Meanwhile, we note that prices of Jiutian’s key raw materials (methanol, ammonia and coal) started to ease in Nov 2021, following curbs implemented by China to ease its power crisis. According to CEIC data, prices of coal in China stood at Rmb714/tonne (-2% mom, +57% yoy) in Dec 2021, while methanol prices came in at c.Rmb2.6k/tonne (-6% mom, +21% yoy) during the same period. We believe this helped Jiutian with a wider profit spread in 4Q21F; this trend is set to continue going into 1Q22F, as coal prices directly influence the cost of Jiutian’s key raw materials.

4Q21F preview: a blowout quarter spurred by higher ASPs

We believe 4Q21F was the strongest quarter in Jiutian’s operating history, on the back of 1) stronger profit spread from higher ASPs, and 2) optimal utilisation of production capacity. We estimate 4Q21F core net profit at Rmb129m (+127% qoq, +50% yoy), bringing FY21F core net profit to a record Rmb347m (+100% yoy). Jiutian has strong FCF generation and net cash (Rmb184m as of end-1H21), and we believe it can sustain dividends of at least 0.7Scts (20% dividend payout ratio) for FY21, though dividend declaration is likely to happen in May, alongside 1Q22F results announcement (given the need for its China OpCo to first approve and distribute dividends to SG listco in its AGM).

Reiterate Add with higher TP of S$0.15

We believe that DMF prices can remain elevated in 1H22F, and we raise our FY21-23F EPS estimates by 0.4-8.5% accordingly. Reiterate Add at a higher TP of S$0.15, based on 5.7x CY23F P/E (a 20% discount to SGX-listed peer China Sunsine). Potential re-rating catalysts include stronger DMF ASPs, and a higher dividend payout in May. Downside risks include production disruptions and a sharp correction in DMF prices.

→ GIVEN DATA:
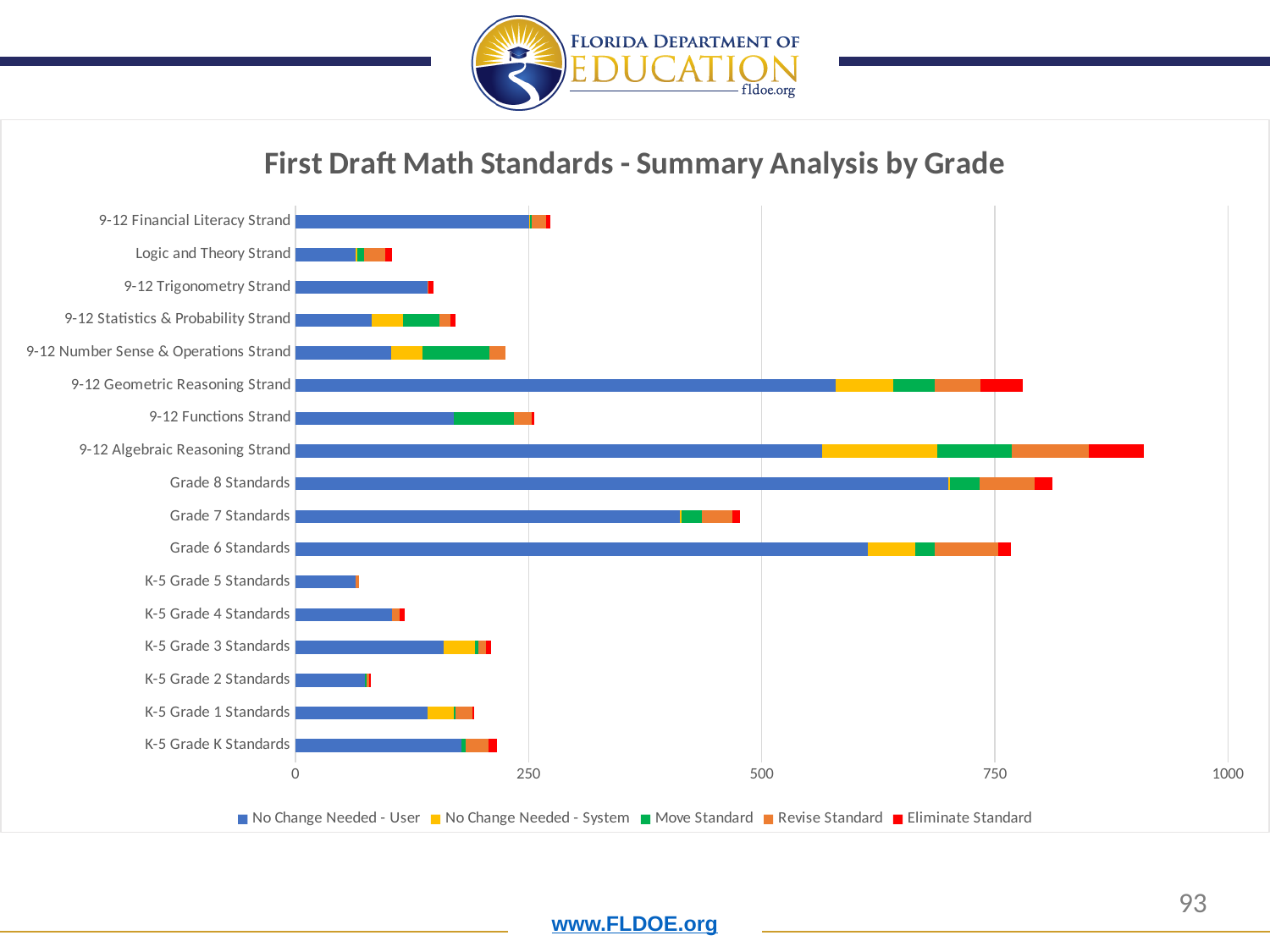
Is the total bar for 9-12 Financial Literacy Strand greater or less than 250? greater How many series does the legend list? 5 What kind of chart is shown on the slide? Stacked bar chart Which has the longer total bar, 9-12 Algebraic Reasoning Strand or 9-12 Geometric Reasoning Strand? 9-12 Algebraic Reasoning Strand Which series is shown in red in the legend? Eliminate Standard Is the total bar for Grade 7 Standards greater or less than 500? less How many categories (grade levels or strands) are plotted on the chart? 17 Which category has the longest total bar? 9-12 Algebraic Reasoning Strand Is the total bar for Grade 8 Standards greater or less than 750? greater Which has the longer total bar, Grade 8 Standards or Grade 7 Standards? Grade 8 Standards What is the title of the chart? First Draft Math Standards - Summary Analysis by Grade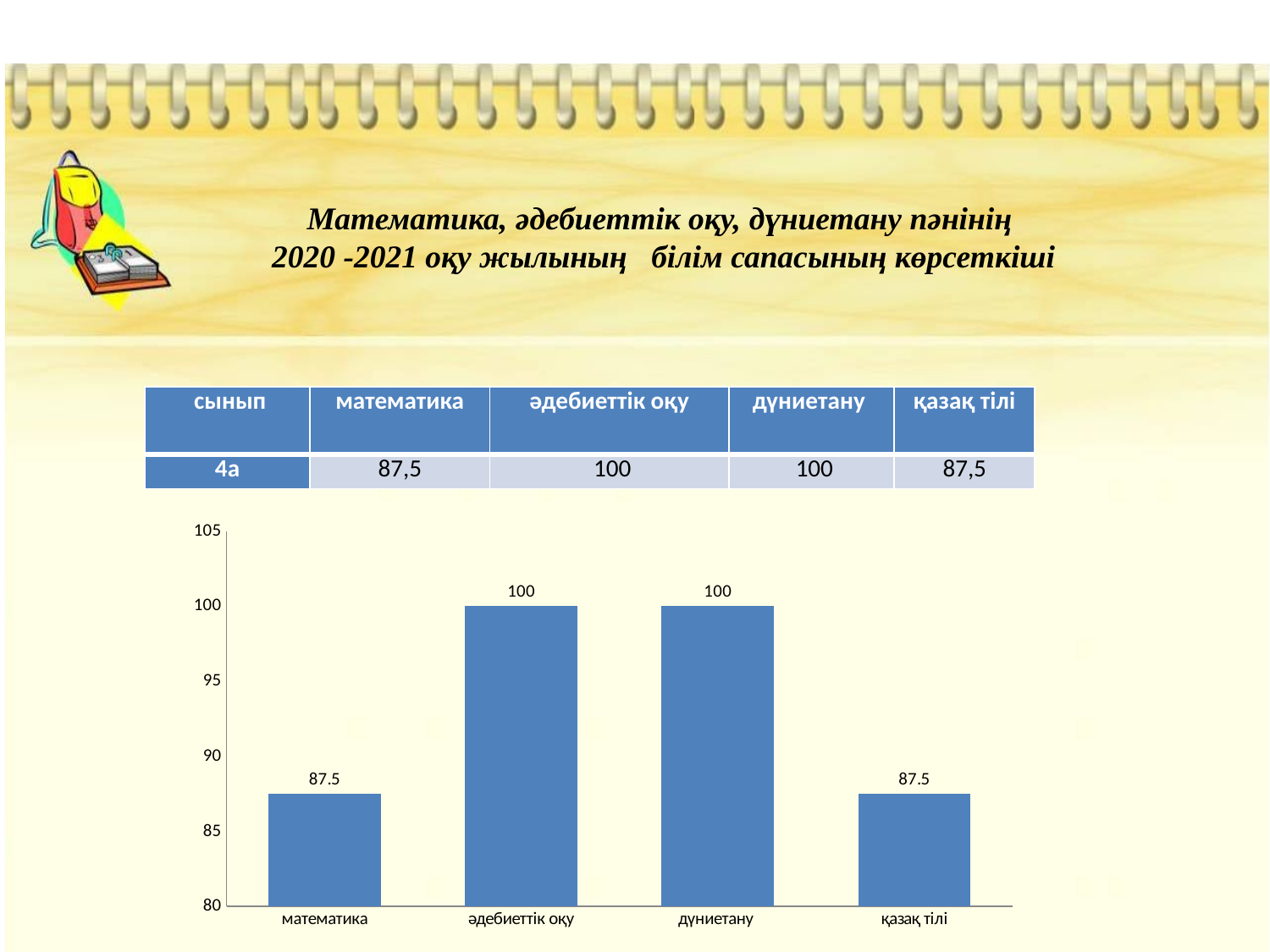
Is the value for математика in the bar chart greater or less than 90? less What is the value for дүниетану in the bar chart? 100 What is the value for қазақ тілі in the bar chart? 87.5 How many categories are shown in the bar chart? 4 Which is larger in the bar chart, the value for әдебиеттік оқу or the value for математика? әдебиеттік оқу Which is larger in the bar chart, the value for қазақ тілі or the value for дүниетану? дүниетану What is the value for әдебиеттік оқу in the bar chart? 100 What is the value for математика in the bar chart? 87.5 What kind of chart is shown on the slide? bar chart Is the value for әдебиеттік оқу in the bar chart greater or less than 95? greater What colour are the bars in the chart? blue What is the difference between the value for дүниетану and the value for қазақ тілі in the bar chart? 12.5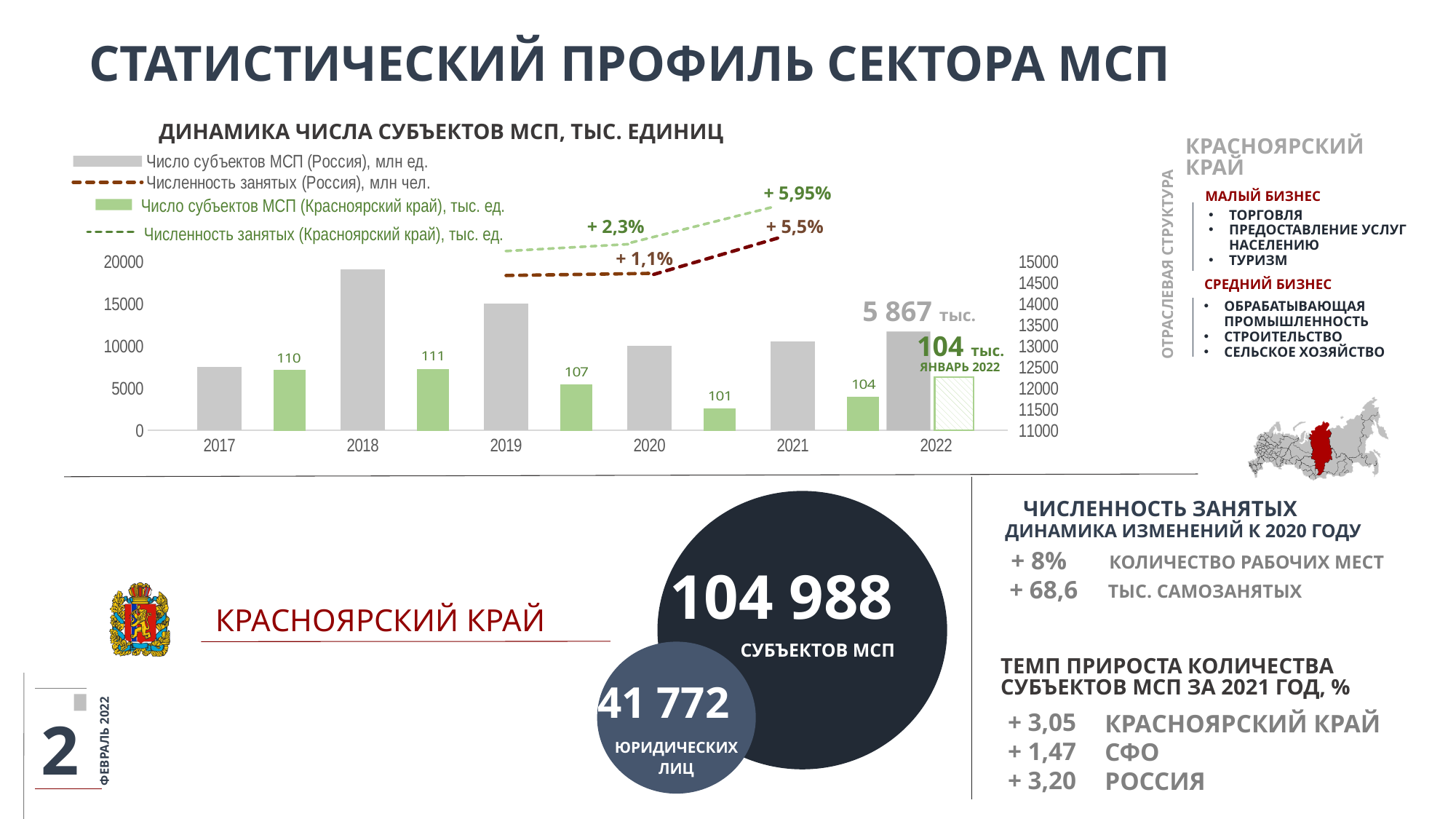
In the chart 'ДИНАМИКА ЧИСЛА СУБЪЕКТОВ МСП, ТЫС. ЕДИНИЦ', which green bar is larger, 2019 or 2021? 2019 Do the green bar values in the chart 'ДИНАМИКА ЧИСЛА СУБЪЕКТОВ МСП, ТЫС. ЕДИНИЦ' rise or fall from 2018 to 2020? fall In the chart 'ДИНАМИКА ЧИСЛА СУБЪЕКТОВ МСП, ТЫС. ЕДИНИЦ', which year has the highest value among the green bars (Красноярский край)? 2018 In the chart 'ДИНАМИКА ЧИСЛА СУБЪЕКТОВ МСП, ТЫС. ЕДИНИЦ', what is the value of the green bar for 2020? 101 In the chart 'ДИНАМИКА ЧИСЛА СУБЪЕКТОВ МСП, ТЫС. ЕДИНИЦ', what is the difference between the green bar values for 2018 and 2020? 10 In the chart 'ДИНАМИКА ЧИСЛА СУБЪЕКТОВ МСП, ТЫС. ЕДИНИЦ', what is the value of the green bar (Число субъектов МСП, Красноярский край) for 2018? 111 In the chart 'ДИНАМИКА ЧИСЛА СУБЪЕКТОВ МСП, ТЫС. ЕДИНИЦ', which year has the lowest value among the green bars (Красноярский край)? 2020 How many years are shown on the x axis of the chart 'ДИНАМИКА ЧИСЛА СУБЪЕКТОВ МСП, ТЫС. ЕДИНИЦ'? 6 How many series does the legend of the chart 'ДИНАМИКА ЧИСЛА СУБЪЕКТОВ МСП, ТЫС. ЕДИНИЦ' list? 4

→ AIM OF THE TASK: Write out the Jiutian excerpt between "We believe 4Q21F" and "in its AGM).", inclusive, word for word. Work from the Jiutian excerpt alone, not the listing.

→ OUTPUT OF THE TASK:
We believe 4Q21F was the strongest quarter in Jiutian’s operating history, on the back of 1) stronger profit spread from higher ASPs, and 2) optimal utilisation of production capacity. We estimate 4Q21F core net profit at Rmb129m (+127% qoq, +50% yoy), bringing FY21F core net profit to a record Rmb347m (+100% yoy). Jiutian has strong FCF generation and net cash (Rmb184m as of end-1H21), and we believe it can sustain dividends of at least 0.7Scts (20% dividend payout ratio) for FY21, though dividend declaration is likely to happen in May, alongside 1Q22F results announcement (given the need for its China OpCo to first approve and distribute dividends to SG listco in its AGM).